Over the course of the past few decades, the organization and structure of B2B sales teams has settled into a nice, predictable pattern. The best, most tenured reps are out in the field, making the daily donut drop with the very best customers, building relationships and taking orders. An inside sales team mans the phone banks, taking and processing incoming orders for everyone else. Perhaps in branch-based businesses like auto and trucks parts or electrical products distribution, this includes counter reps consulting with local walk-in business, taking and fulfilling orders. Over time, an eCommerce channel is included to enable self-service for customers online.
Of course, the impacts of the COVID-19 pandemic have heavily disrupted this sales channel mix nirvana. eCommerce is now an essential channel with companies racing to make it easier for customers to buy from them online, inside sales teams quickly adjusted to performing their jobs from home, and shops stayed open if deemed essential. The field sales reps did their best to quickly adjust their normal jobs on the fly to be available to their customers without being able to call on them in person.
According to McKinsey, “almost 90 percent of sales have moved to a videoconferencing/phone/web sales model, and while some skepticism remains, more than half believe this is equally or more effective than sales models used before COVID-19.”
The future of the sales landscape has shifted quickly under the burden of COVID-19 disruption, but savvy company leaders are adjusting in-step, utilizing predictive sales analytics to blend inside and outside sales and better serve each customer.
Untapped Opportunity in the Long Tail of Customer Accounts
Typically, within a B2B company, 20 percent of the customer base is in the “strategic account” category, and for good reason. It’s not uncommon for 80 percent of revenue to be derived from this top tier of accounts. Rightfully, the most knowledgeable sales reps are appointed with maintaining and growing those relationships.
Over time, through product line proliferation or mergers and acquisitions, companies have grown to a complex scale that simultaneously asks sales reps to cover more accounts while accepting that, by doing so, a significant amount of customers aren’t receiving the dedicated attention needed to maintain and grow wallet share. However, in the face of COVID-19 disruption, it begs the question: How much revenue are you missing in the long tail?
Findings from our global benchmark report indicate that the total available opportunity of empowering sales reps to retain and grow the accounts within your existing customer base is significant. In terms of customer churn, measured at the product category level accounting for both decreased purchase volume and outright defection, most companies fail to capture between 4.5% and 16.1% of available revenue. In terms of cross-sell to actively grow wallet share, companies miss 3.2% to 14.8% of available revenue annually for product categories they sell — and their existing customers need — that are not bought at expected levels.
The Future of B2B Sales: A Blending of Inside and Outside Sales
As noted by McKinsey, outside or field sales reps are operating more like their inside sales counterparts. The time saved travelling and visiting their top accounts presents a new, reimagined opportunity for this highly-skilled sales team: Turn their white-glove sales style toward the long tail of customer accounts and empower them to treat every customer like a strategic account.
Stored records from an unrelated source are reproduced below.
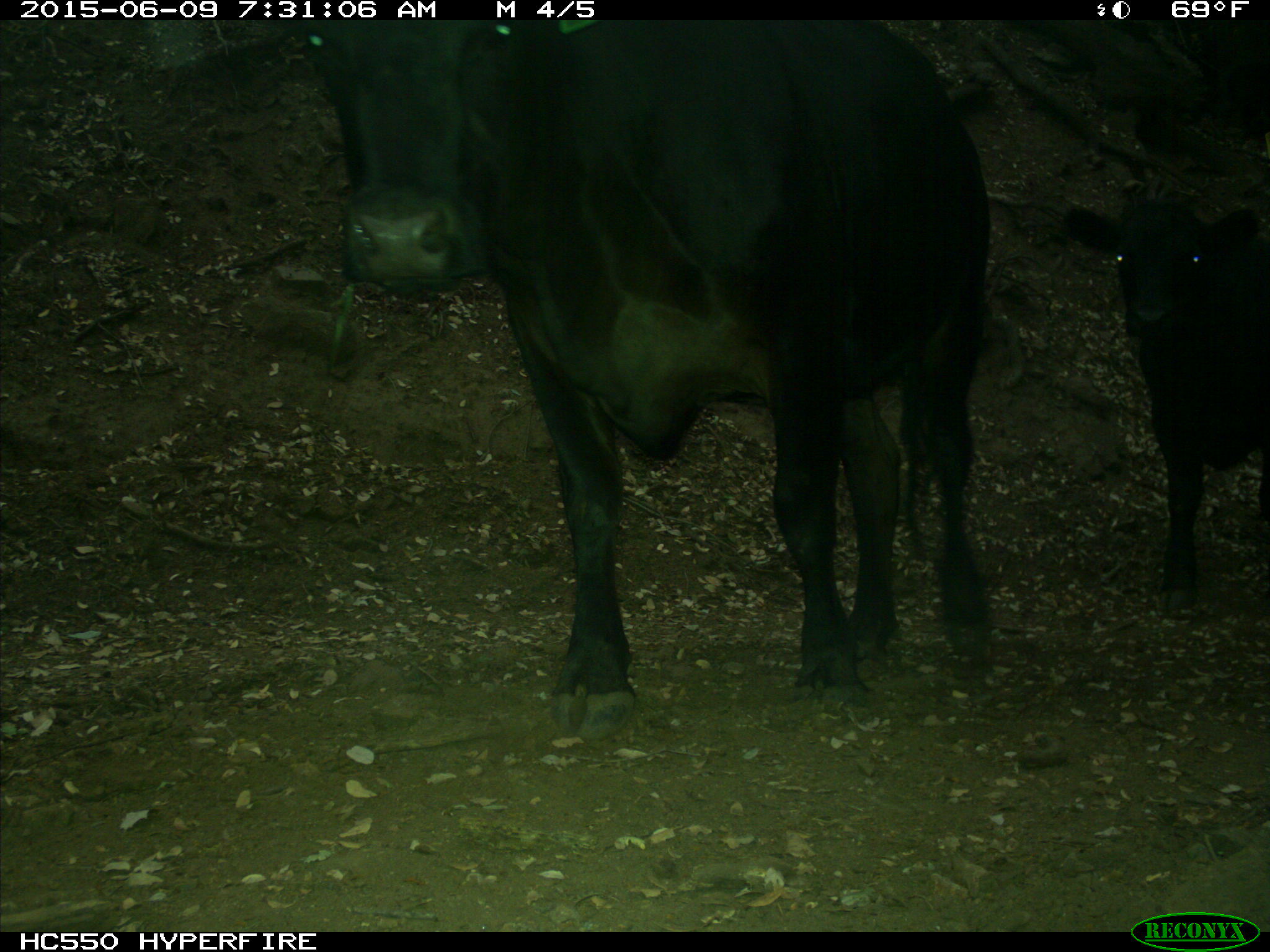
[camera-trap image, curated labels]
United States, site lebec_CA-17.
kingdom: Animalia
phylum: Chordata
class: Mammalia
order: Artiodactyla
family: Bovidae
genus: Bos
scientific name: Bos taurus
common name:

This long tail of customer accounts, sometimes referred to as house accounts in distribution, are typically served when visiting a branch or calling in when they need something. Utilize the newly available bandwidth of outside sales teams by giving them growth and recovery actions to take with these customers. Predictive sales analytics can quickly deploy these insights at scale, accounting for all customers and product categories.
Predictive sales analytics generates growth actions with advanced data science to create ideal purchase pattern profiles based on your best customers, considering spending patterns, total spend, and breadth of products purchased. Utilizing clustering and affinity-based algorithms, it matches each customer to the closest purchase pattern profile to guide reps directly to the items customers are not currently purchasing, but should be.
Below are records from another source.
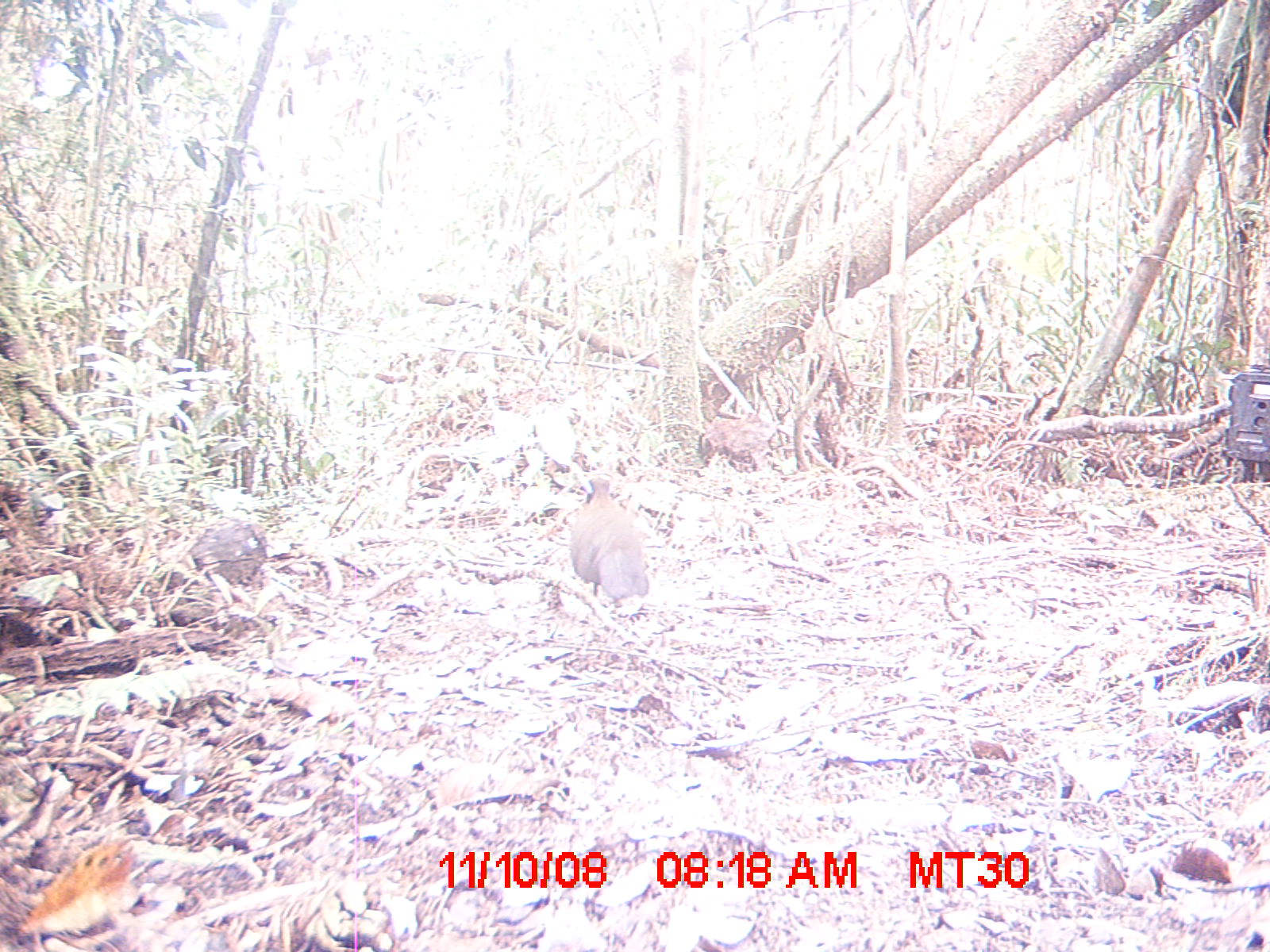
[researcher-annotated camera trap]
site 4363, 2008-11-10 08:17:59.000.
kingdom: Animalia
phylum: Chordata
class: Aves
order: Cuculiformes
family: Cuculidae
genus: Coua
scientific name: Coua serriana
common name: red-breasted coua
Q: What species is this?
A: Coua serriana (red-breasted coua).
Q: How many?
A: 1.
It also uncovers recovery actions by identifying “at-risk” customers that are showing early signs of defection on one or more product categories using advanced, patented algorithms to serve up specific areas where revenue is declining or has been completely lost. Contrasted with traditional business intelligence reporting, this approach eliminates noise by accounting for buy-cycle patterns, seasonality, one-time purchases, or volatile buying behavior, to exclude false positives from the recovery insights.
Predictive sales analytics is already widely in use in B2B companies with high order velocity and replenishment, such as foodservice distribution. If you have predictive sales analytics in place today, prioritizing these insights across the long tail of accounts for outside sales reps is easy to do. If you don’t yet have predictive sales analytics in place, getting started is straightforward and can be live in your business within a minimum of four weeks.
The future of sales will be a blend of inside and outside sales due to COVID-19 disruption in the traditional sales team structure. Reimagining how to utilize your highly skilled outside sales team to serve the long tail of customer accounts can have significant revenue potential. Predictive sales analytics can help pivot these teams to the most significant recovery and growth actions to simultaneously capitalize on their increased bandwidth while increasing organic growth across your business.